Brief: Set down the data again word for word. Skip any pictures.

Data to use:
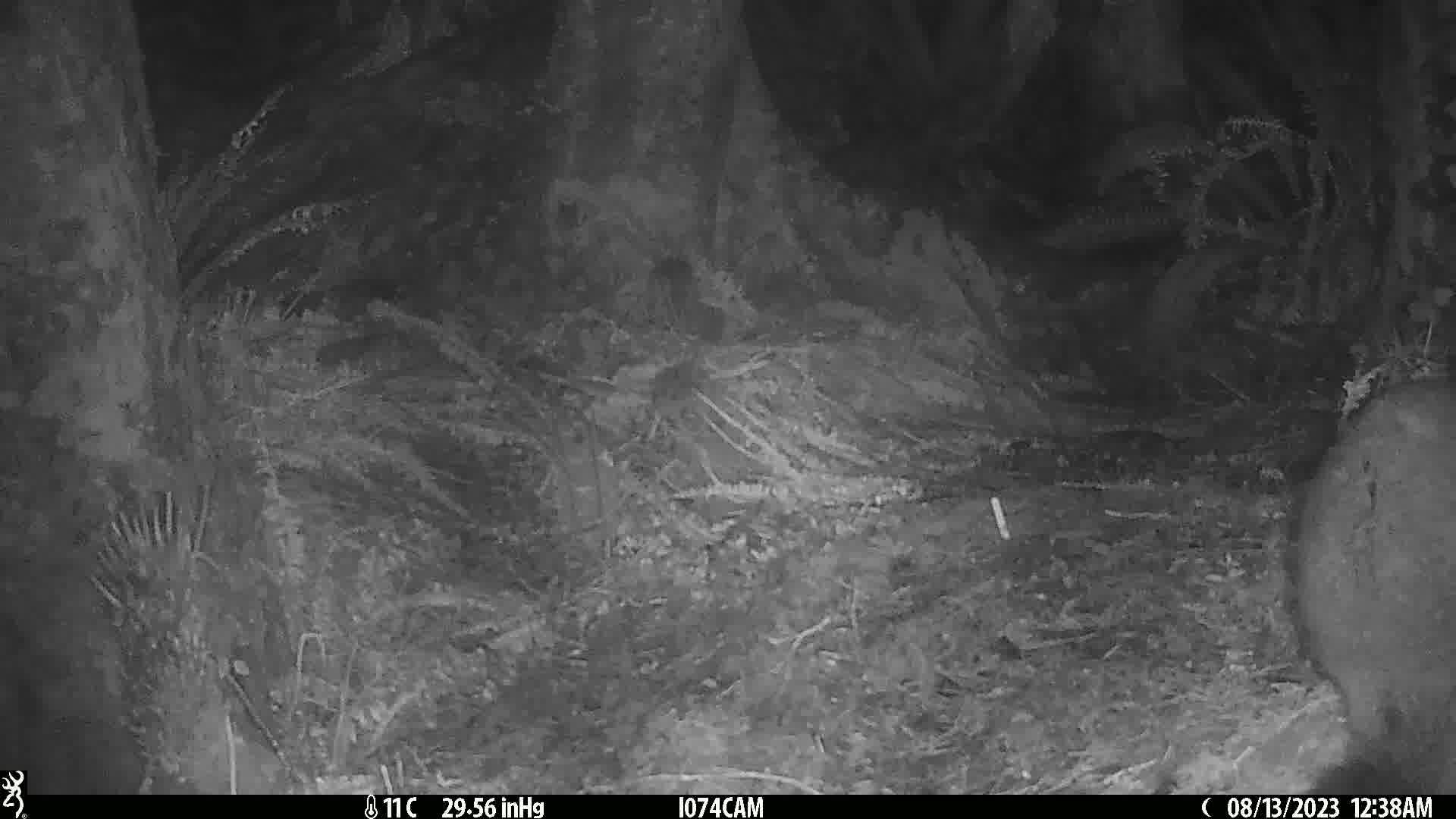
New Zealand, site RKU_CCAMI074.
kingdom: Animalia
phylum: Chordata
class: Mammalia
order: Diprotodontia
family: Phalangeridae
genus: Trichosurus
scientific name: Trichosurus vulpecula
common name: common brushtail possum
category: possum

Exercise response:
New Zealand, site RKU_CCAMI074.
kingdom: Animalia
phylum: Chordata
class: Mammalia
order: Diprotodontia
family: Phalangeridae
genus: Trichosurus
scientific name: Trichosurus vulpecula
common name: common brushtail possum
category: possum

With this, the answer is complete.